A year or so ago, I received my introduction to machine learning thanks to my supervisor. My first model was a decision tree since it is the most popular machine learning algorithm due to simplicity and easy to realize. Now I’m back in machine learning, and this post is a brief review of Decision Trees.

Introduction

As the name implies, it is a tree that assists us in making decisions. The algorithm belongs to the family of supervised learning algorithms. However, unlike other supervised learning algorithms, it is applicable for both classification and regression.

By Gilgoldm - Own work, CC BY-SA 4.0, https://commons.wikimedia.org/w/index.php?curid=90405437

As the famous Titanic Decision tree shows above (“sibsp” is the number of spouses or siblings aboard), the basic structure of a decision tree contains a root node, several interior nodes, and the final leaf nodes.

Terminology

  • Root node: The entire dataset that is further divided
  • Splitting: The process of dividing a node into two or more sub-nodes
  • Interior node: A sub-node that split into further sub-nodes
  • Leaf node: Node that does not split
  • Pruning: Removal of sub-nodes, opposite to splitting
  • Branch: Sub-section of the entire tree
  • Entropy: The impurity of a dataset
  • Gini impurity: A variation of the usual entropy measure

Process

  1. Present a dataset containing several training instances characterized by several input features and target features.
  2. Train the decision tree model by continuously splitting target features along the values of input features using a measure of information gain during the training process.
  3. Grow the tree until we reach the stop condition. Create leaf nodes for new query instances.
  4. Show the query instance and run it through the tree until we reach the leaf node.

Principle

Consider an example dataset.

  Temperature Outlook Humidity Windy Play Golf?
0 hot sunny high false no
1 hot sunny high true no
2 hot overcast high false yes
3 cool rain normal false yes
4 cool overcast normal true yes
5 mild sunny high false no
6 cool sunny normal false yes
7 mild rain normal false yes
8 mild sunny normal true yes
9 mild overcast high true yes
10 hot overcast normal false yes
11 mild rain high true no
12 cool rain normal true no
13 mild rain high false yes

Shannon’s entropy model uses the logarithm function $log_{2}(P(x))$ to measure the entropy. The logarithm is to make it growing linearly with system size and “behaving like information”.

To sum up the entropies of each possible target value and weight it by the probability, we have the baseline for the calculation:

\[H(x) = -\sum_{for \ k \ \in target}(P(x=k)*log_2(P(x=k)))\]

where $P(x=k)$ is the probability, that the target feature takes a specific value k.

Hence we applying this formula to calculate the information in the data which contained nine yes’s and five no’s.

\[H(x) = -\frac{9}{14}*log_2(\frac{9}{14})-\frac{5}{14}*log_2(\frac{5}{14}) = 0.94\]

We use the input feature which occupies the most information about the target feature to split the dataset.
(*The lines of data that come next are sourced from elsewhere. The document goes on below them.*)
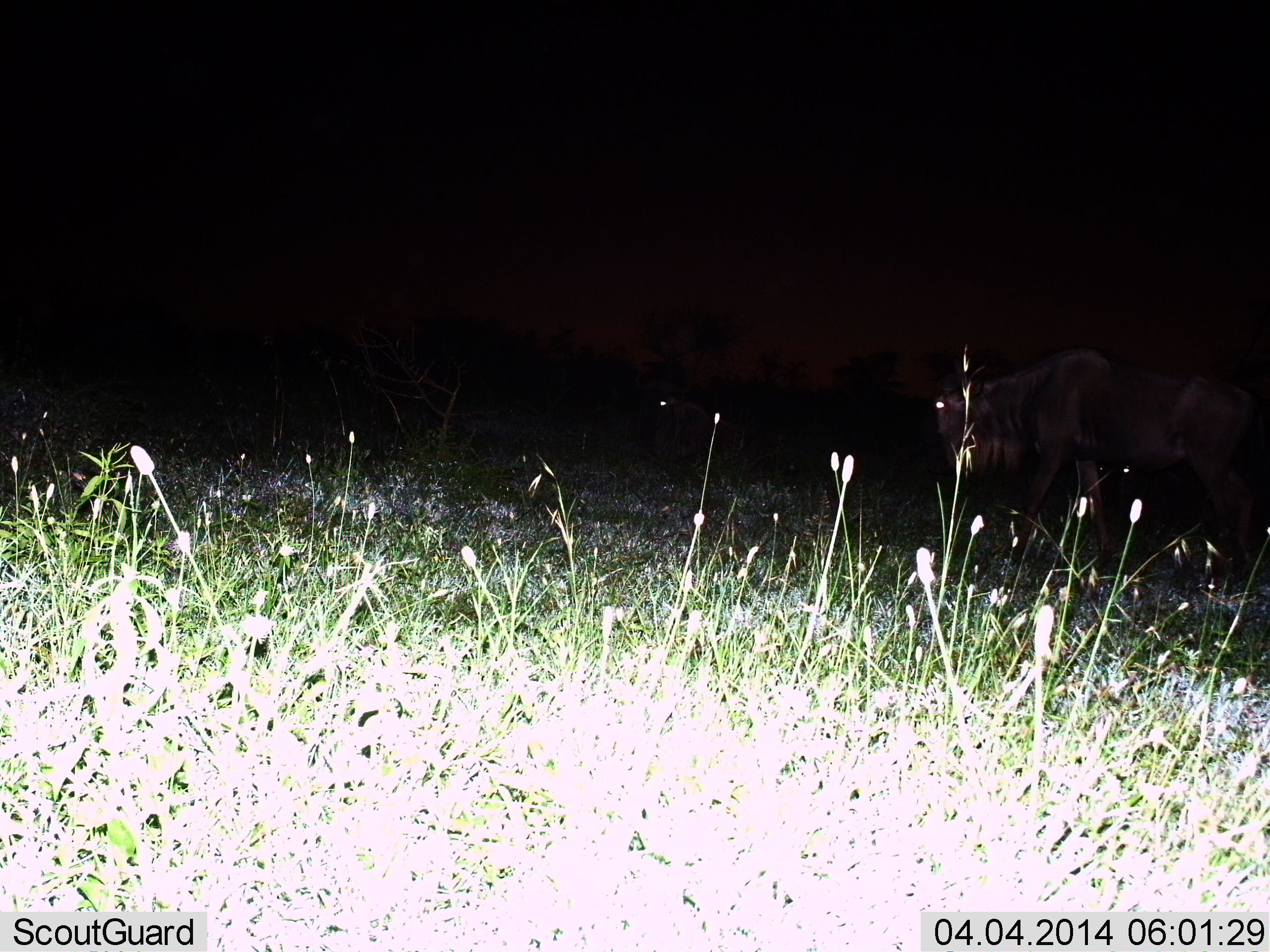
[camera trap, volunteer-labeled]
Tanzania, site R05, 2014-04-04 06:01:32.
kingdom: Animalia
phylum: Chordata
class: Mammalia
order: Artiodactyla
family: Bovidae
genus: Connochaetes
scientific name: Connochaetes taurinus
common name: blue wildebeest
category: wildebeest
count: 2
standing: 80%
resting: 0%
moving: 40%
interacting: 0%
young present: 0%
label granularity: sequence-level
From now on, we use the information gain as a measure of the feature “informativeness”. To construct a decision tree on this data, we will take the split with the most information gain as the first. The process will continue until all leaf nodes are pure, or until the information gain is 0. The information gain of a feature is calculated with:

\[InfoGain(feature_{d}) = Entropy(D)-Entropy(feature_{d})\]

The formula for the information gain calculation per feature is:

\[InfoGain(feature_{d},D) = Entropy(D)-\sum_{t \ \in \ feature}(\frac{|feature_{d} = t|}{|D|}*H(feature_{d} = t))\] \[=\] \[Entropy(D)-\sum_{t \ \in \ feature}(\frac{|feature_{d} = t|}{|D|}*(-\sum_{k \ \in \ target}(P(target=k,feature_{d} = t)*log_{2}P(target=k,feature_{d} = t))))\]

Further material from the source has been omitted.